[Task to carry out]: The entries below are to be written out again without alteration.

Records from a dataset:
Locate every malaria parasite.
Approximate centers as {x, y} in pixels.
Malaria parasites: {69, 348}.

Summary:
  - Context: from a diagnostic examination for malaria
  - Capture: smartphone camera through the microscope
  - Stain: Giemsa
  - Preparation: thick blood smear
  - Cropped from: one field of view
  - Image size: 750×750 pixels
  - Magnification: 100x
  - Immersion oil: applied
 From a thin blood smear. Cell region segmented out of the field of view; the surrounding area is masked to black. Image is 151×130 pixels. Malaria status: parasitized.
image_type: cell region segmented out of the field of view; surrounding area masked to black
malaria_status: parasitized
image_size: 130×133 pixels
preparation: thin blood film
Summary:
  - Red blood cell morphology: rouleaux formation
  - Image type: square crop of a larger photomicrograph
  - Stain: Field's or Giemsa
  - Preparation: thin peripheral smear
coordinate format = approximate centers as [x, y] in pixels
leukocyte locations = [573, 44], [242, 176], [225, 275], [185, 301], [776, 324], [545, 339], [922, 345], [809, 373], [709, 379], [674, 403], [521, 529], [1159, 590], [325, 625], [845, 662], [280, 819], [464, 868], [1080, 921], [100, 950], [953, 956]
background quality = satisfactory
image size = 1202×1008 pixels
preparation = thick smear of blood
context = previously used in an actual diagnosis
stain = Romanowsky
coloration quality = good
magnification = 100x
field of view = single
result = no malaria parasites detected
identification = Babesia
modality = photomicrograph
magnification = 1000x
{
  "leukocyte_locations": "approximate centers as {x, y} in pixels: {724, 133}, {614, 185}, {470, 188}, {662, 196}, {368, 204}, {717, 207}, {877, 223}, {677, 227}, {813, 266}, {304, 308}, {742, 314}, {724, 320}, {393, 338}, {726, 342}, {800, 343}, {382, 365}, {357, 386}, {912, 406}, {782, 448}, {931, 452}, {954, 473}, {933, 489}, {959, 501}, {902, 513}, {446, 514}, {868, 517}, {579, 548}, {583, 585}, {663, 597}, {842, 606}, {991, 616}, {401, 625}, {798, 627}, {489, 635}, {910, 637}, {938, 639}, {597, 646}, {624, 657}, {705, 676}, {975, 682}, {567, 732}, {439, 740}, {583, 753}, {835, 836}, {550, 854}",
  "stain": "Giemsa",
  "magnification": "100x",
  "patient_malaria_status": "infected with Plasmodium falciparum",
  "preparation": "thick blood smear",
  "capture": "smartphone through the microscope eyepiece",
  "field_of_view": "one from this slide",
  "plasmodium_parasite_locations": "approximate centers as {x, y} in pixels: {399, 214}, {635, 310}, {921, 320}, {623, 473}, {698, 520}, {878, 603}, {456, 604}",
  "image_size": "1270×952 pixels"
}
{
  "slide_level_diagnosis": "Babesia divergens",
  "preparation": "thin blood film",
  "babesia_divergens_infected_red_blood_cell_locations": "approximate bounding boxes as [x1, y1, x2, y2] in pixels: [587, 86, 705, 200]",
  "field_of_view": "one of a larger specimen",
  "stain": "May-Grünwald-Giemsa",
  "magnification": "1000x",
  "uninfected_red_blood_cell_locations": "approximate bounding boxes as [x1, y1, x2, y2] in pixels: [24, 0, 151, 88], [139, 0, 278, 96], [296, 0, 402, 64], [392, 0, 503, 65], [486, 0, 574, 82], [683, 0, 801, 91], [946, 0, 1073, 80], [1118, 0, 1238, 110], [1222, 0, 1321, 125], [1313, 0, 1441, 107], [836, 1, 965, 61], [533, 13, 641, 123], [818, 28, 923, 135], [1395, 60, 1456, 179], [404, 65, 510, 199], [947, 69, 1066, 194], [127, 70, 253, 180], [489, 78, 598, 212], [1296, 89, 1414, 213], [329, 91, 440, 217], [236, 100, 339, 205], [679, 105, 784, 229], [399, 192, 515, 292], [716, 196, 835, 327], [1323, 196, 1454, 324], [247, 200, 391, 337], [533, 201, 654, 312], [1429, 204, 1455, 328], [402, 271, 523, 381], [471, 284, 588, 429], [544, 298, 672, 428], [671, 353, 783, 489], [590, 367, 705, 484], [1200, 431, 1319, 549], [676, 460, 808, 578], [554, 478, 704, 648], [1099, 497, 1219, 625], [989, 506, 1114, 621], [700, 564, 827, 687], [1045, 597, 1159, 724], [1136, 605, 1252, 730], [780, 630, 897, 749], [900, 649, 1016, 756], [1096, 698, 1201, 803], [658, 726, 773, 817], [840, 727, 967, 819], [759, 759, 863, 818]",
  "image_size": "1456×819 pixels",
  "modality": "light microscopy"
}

[Solution to this problem]:
Locate every malaria parasite.
Approximate centers as {x, y} in pixels.
Malaria parasites: {69, 348}.

Summary:
  - Context: from a diagnostic examination for malaria
  - Capture: smartphone camera through the microscope
  - Stain: Giemsa
  - Preparation: thick blood smear
  - Cropped from: one field of view
  - Image size: 750×750 pixels
  - Magnification: 100x
  - Immersion oil: applied
 From a thin blood smear. Cell region segmented out of the field of view; the surrounding area is masked to black. Image is 151×130 pixels. Malaria status: parasitized.
image_type: cell region segmented out of the field of view; surrounding area masked to black
malaria_status: parasitized
image_size: 130×133 pixels
preparation: thin blood film
Summary:
  - Red blood cell morphology: rouleaux formation
  - Image type: square crop of a larger photomicrograph
  - Stain: Field's or Giemsa
  - Preparation: thin peripheral smear
coordinate format = approximate centers as [x, y] in pixels
leukocyte locations = [573, 44], [242, 176], [225, 275], [185, 301], [776, 324], [545, 339], [922, 345], [809, 373], [709, 379], [674, 403], [521, 529], [1159, 590], [325, 625], [845, 662], [280, 819], [464, 868], [1080, 921], [100, 950], [953, 956]
background quality = satisfactory
image size = 1202×1008 pixels
preparation = thick smear of blood
context = previously used in an actual diagnosis
stain = Romanowsky
coloration quality = good
magnification = 100x
field of view = single
result = no malaria parasites detected
identification = Babesia
modality = photomicrograph
magnification = 1000x
{
  "leukocyte_locations": "approximate centers as {x, y} in pixels: {724, 133}, {614, 185}, {470, 188}, {662, 196}, {368, 204}, {717, 207}, {877, 223}, {677, 227}, {813, 266}, {304, 308}, {742, 314}, {724, 320}, {393, 338}, {726, 342}, {800, 343}, {382, 365}, {357, 386}, {912, 406}, {782, 448}, {931, 452}, {954, 473}, {933, 489}, {959, 501}, {902, 513}, {446, 514}, {868, 517}, {579, 548}, {583, 585}, {663, 597}, {842, 606}, {991, 616}, {401, 625}, {798, 627}, {489, 635}, {910, 637}, {938, 639}, {597, 646}, {624, 657}, {705, 676}, {975, 682}, {567, 732}, {439, 740}, {583, 753}, {835, 836}, {550, 854}",
  "stain": "Giemsa",
  "magnification": "100x",
  "patient_malaria_status": "infected with Plasmodium falciparum",
  "preparation": "thick blood smear",
  "capture": "smartphone through the microscope eyepiece",
  "field_of_view": "one from this slide",
  "plasmodium_parasite_locations": "approximate centers as {x, y} in pixels: {399, 214}, {635, 310}, {921, 320}, {623, 473}, {698, 520}, {878, 603}, {456, 604}",
  "image_size": "1270×952 pixels"
}
{
  "slide_level_diagnosis": "Babesia divergens",
  "preparation": "thin blood film",
  "babesia_divergens_infected_red_blood_cell_locations": "approximate bounding boxes as [x1, y1, x2, y2] in pixels: [587, 86, 705, 200]",
  "field_of_view": "one of a larger specimen",
  "stain": "May-Grünwald-Giemsa",
  "magnification": "1000x",
  "uninfected_red_blood_cell_locations": "approximate bounding boxes as [x1, y1, x2, y2] in pixels: [24, 0, 151, 88], [139, 0, 278, 96], [296, 0, 402, 64], [392, 0, 503, 65], [486, 0, 574, 82], [683, 0, 801, 91], [946, 0, 1073, 80], [1118, 0, 1238, 110], [1222, 0, 1321, 125], [1313, 0, 1441, 107], [836, 1, 965, 61], [533, 13, 641, 123], [818, 28, 923, 135], [1395, 60, 1456, 179], [404, 65, 510, 199], [947, 69, 1066, 194], [127, 70, 253, 180], [489, 78, 598, 212], [1296, 89, 1414, 213], [329, 91, 440, 217], [236, 100, 339, 205], [679, 105, 784, 229], [399, 192, 515, 292], [716, 196, 835, 327], [1323, 196, 1454, 324], [247, 200, 391, 337], [533, 201, 654, 312], [1429, 204, 1455, 328], [402, 271, 523, 381], [471, 284, 588, 429], [544, 298, 672, 428], [671, 353, 783, 489], [590, 367, 705, 484], [1200, 431, 1319, 549], [676, 460, 808, 578], [554, 478, 704, 648], [1099, 497, 1219, 625], [989, 506, 1114, 621], [700, 564, 827, 687], [1045, 597, 1159, 724], [1136, 605, 1252, 730], [780, 630, 897, 749], [900, 649, 1016, 756], [1096, 698, 1201, 803], [658, 726, 773, 817], [840, 727, 967, 819], [759, 759, 863, 818]",
  "image_size": "1456×819 pixels",
  "modality": "light microscopy"
}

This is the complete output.